____ PAGE EXTRACT

# Menu Magic



## vcrase (Apr 4, 2002)

howdy,

Just wondering if you could help me out and tell me what your thoughts and views are on this satement below thank you!

"The menu is the main selling tool of the establishment. It needs to provide the right food at the right price to the right market. The menu is the means by which the chef sells his/her food, so it must be entcing and interesting."

Also What are the factors that influence menu planning?
What are the different types of menus?

Thanks Cya!


----------



## cookie3 (Jul 6, 2002)

The first rule for a menu is to identify, who is your customer, and what do they want. (providing you want your current customers)
Once you have done that then the rest is easy,


----------



## chiffonade (Nov 29, 2001)

The menu is like a face. It's the first thing a prospective client sees and a client can form an opinion as to further pursuit of your business simply by perusing the menu. Define your client base by the demographic that is prevalent in the area where your business will ultimately be. (Fried chicken set? Prime rib set?) Also, if you have made a name for yourself with a specialty, don't veer from that, especially in the beginning. No law against doing what you do best in order to make a name. 

Once the menu has the interest of a prospective client, other questions will become important. The distance you're willing to travel; budgeting considerations (a menu for lower-end clients and one for those with bucks), acceptable sizes of party (5? 500?), services you will provide (tables? linens? cutlery? servers?) - these will all help to further define who can consider using you and who can't. So have those answers ready.


----------

________

• TASKS TO PERFORM:
- a) Who posted in the menu-planning thread, and what date appears beside each username?
- b) Reproduce the menu-planning thread from "Once you have" up to and including "make a name.".

____ GIVEN DATA

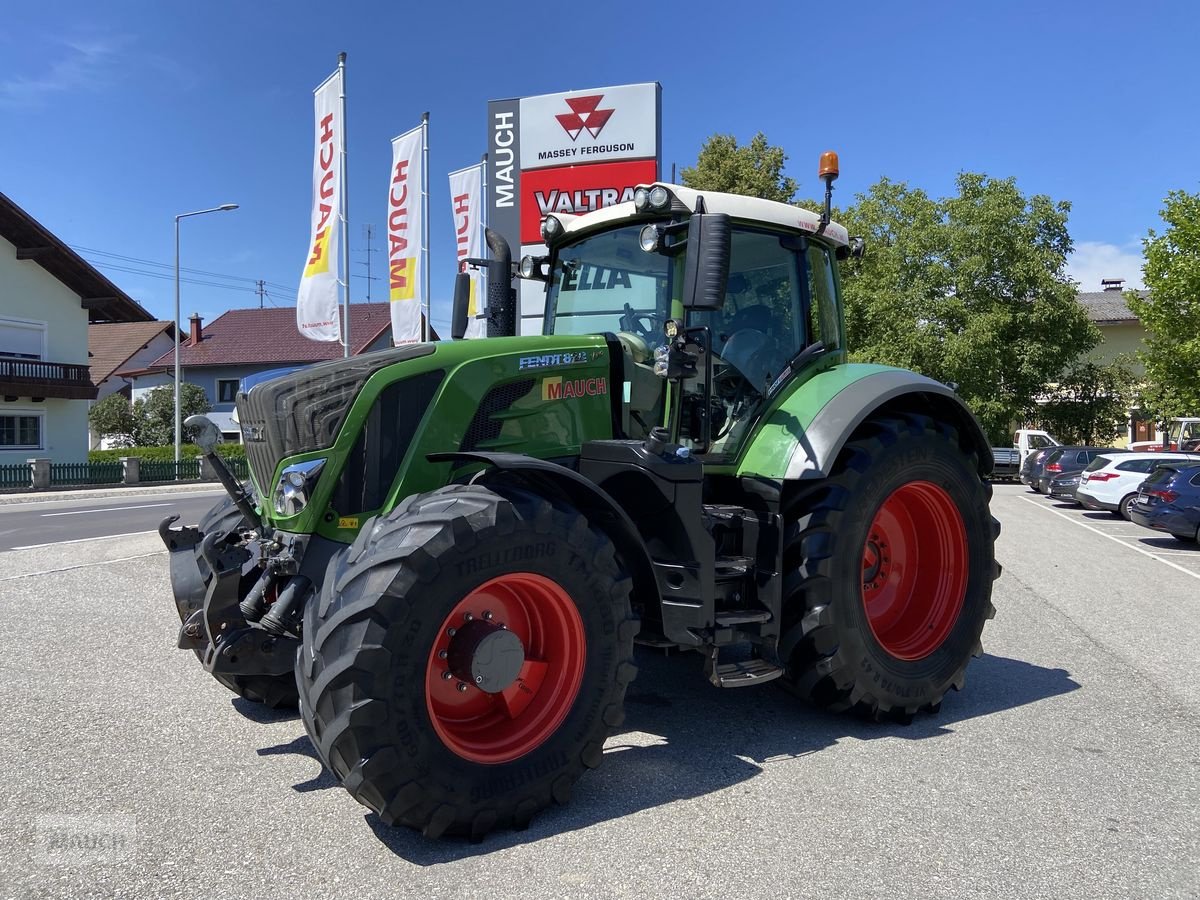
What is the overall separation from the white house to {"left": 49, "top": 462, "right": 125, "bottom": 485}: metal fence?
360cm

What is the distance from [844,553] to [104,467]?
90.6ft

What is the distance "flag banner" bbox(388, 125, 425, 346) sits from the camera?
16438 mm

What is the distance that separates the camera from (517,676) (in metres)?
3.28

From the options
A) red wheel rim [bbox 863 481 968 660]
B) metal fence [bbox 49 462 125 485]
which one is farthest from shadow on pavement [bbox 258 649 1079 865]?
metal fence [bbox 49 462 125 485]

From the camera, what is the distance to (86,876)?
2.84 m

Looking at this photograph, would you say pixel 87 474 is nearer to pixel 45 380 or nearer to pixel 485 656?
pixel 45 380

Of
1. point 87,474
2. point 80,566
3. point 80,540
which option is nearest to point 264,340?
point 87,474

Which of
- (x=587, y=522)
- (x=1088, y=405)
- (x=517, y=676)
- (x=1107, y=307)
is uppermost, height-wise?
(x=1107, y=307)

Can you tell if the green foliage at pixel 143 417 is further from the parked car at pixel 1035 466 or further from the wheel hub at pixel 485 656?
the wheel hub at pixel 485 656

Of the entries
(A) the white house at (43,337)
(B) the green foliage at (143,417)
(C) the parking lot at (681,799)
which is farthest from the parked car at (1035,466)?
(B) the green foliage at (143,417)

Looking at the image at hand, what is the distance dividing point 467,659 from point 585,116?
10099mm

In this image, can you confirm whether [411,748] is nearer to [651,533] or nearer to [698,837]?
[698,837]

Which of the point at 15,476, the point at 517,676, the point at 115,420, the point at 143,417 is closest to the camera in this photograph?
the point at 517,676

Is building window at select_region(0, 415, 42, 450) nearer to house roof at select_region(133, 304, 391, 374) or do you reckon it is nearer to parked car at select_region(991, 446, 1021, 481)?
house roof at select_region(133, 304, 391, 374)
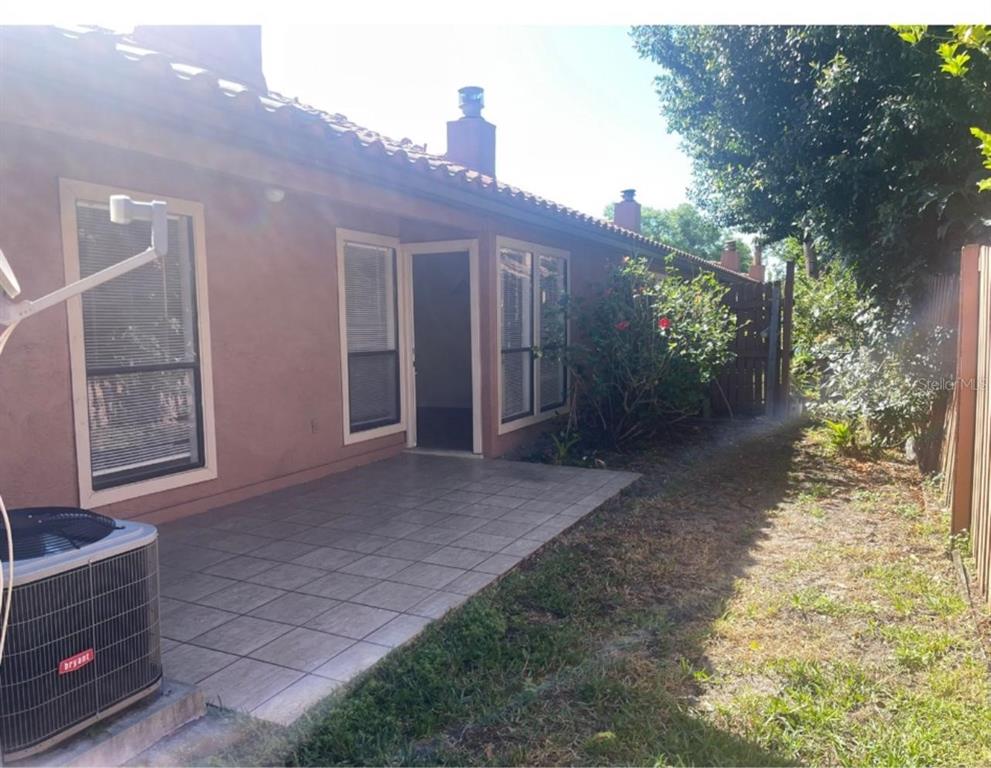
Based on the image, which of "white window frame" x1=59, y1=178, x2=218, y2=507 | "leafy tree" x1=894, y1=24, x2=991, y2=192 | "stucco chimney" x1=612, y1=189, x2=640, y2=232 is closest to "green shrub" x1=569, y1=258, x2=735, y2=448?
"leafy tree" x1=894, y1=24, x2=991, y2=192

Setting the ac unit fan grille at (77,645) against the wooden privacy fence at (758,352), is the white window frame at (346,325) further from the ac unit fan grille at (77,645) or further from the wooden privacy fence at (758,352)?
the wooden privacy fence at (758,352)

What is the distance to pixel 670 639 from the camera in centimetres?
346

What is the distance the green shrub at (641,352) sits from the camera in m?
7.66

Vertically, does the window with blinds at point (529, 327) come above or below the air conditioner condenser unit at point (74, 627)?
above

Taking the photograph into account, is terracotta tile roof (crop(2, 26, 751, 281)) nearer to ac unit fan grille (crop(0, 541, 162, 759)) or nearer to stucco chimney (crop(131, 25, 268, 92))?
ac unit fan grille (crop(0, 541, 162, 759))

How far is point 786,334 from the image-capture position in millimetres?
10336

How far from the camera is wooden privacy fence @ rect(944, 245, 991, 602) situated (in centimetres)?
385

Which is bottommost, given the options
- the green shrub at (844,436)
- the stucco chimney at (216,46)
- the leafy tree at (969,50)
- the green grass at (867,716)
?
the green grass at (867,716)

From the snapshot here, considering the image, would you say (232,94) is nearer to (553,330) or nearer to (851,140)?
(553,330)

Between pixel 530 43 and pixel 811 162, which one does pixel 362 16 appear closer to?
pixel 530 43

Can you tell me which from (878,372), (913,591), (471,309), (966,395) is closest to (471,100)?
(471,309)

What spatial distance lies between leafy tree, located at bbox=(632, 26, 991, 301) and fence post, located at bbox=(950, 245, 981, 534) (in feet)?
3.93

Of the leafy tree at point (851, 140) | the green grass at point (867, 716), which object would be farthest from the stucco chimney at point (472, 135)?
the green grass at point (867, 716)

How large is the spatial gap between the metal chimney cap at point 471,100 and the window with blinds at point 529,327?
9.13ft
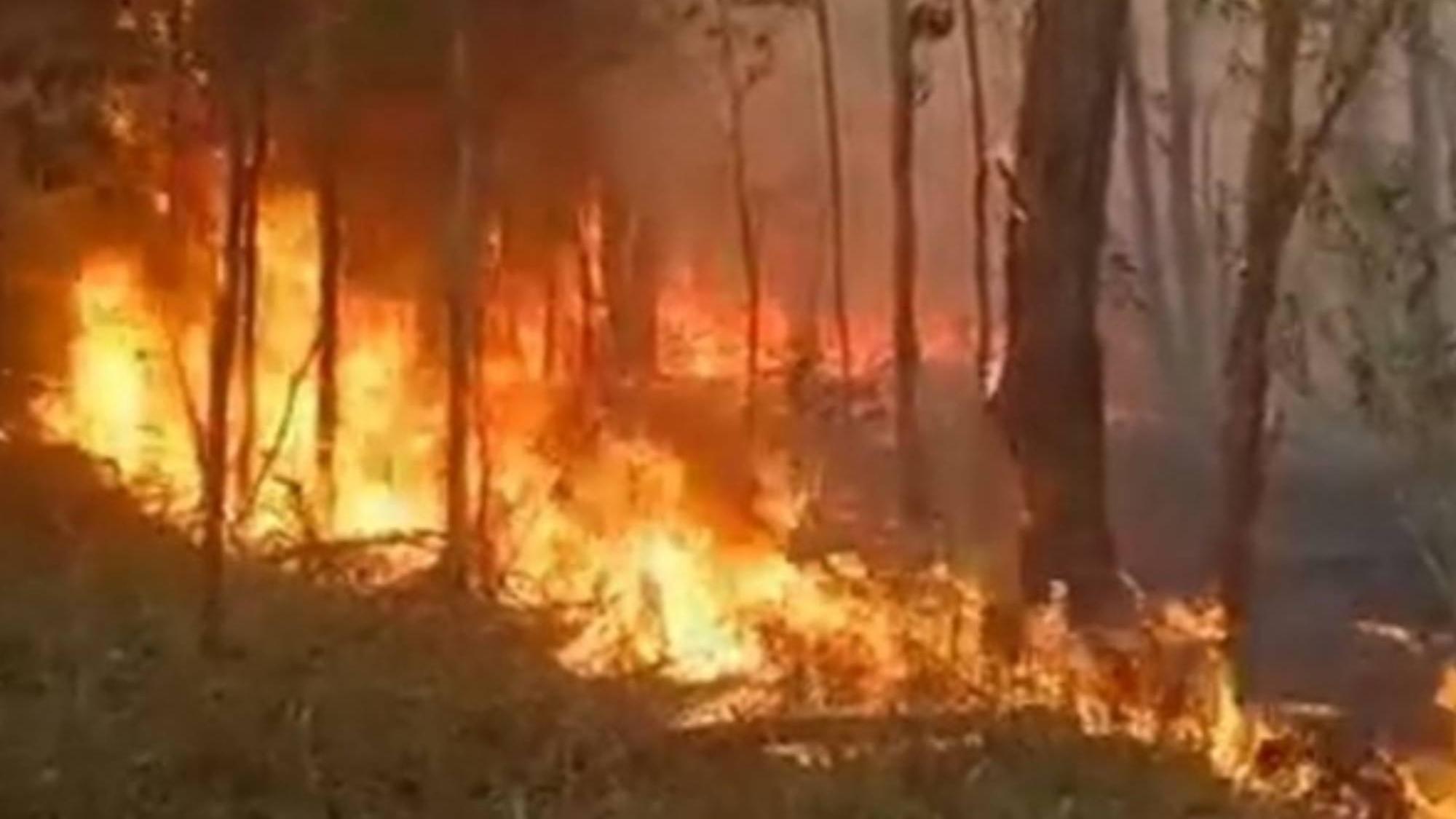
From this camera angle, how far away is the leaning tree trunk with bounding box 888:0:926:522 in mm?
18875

________

• WRITTEN RESPONSES:
- a)
vcrase (Apr 4, 2002)
cookie3 (Jul 6, 2002)
chiffonade (Nov 29, 2001)

- b)
Once you have done that then the rest is easy,


----------



## chiffonade (Nov 29, 2001)

The menu is like a face. It's the first thing a prospective client sees and a client can form an opinion as to further pursuit of your business simply by perusing the menu. Define your client base by the demographic that is prevalent in the area where your business will ultimately be. (Fried chicken set? Prime rib set?) Also, if you have made a name for yourself with a specialty, don't veer from that, especially in the beginning. No law against doing what you do best in order to make a name.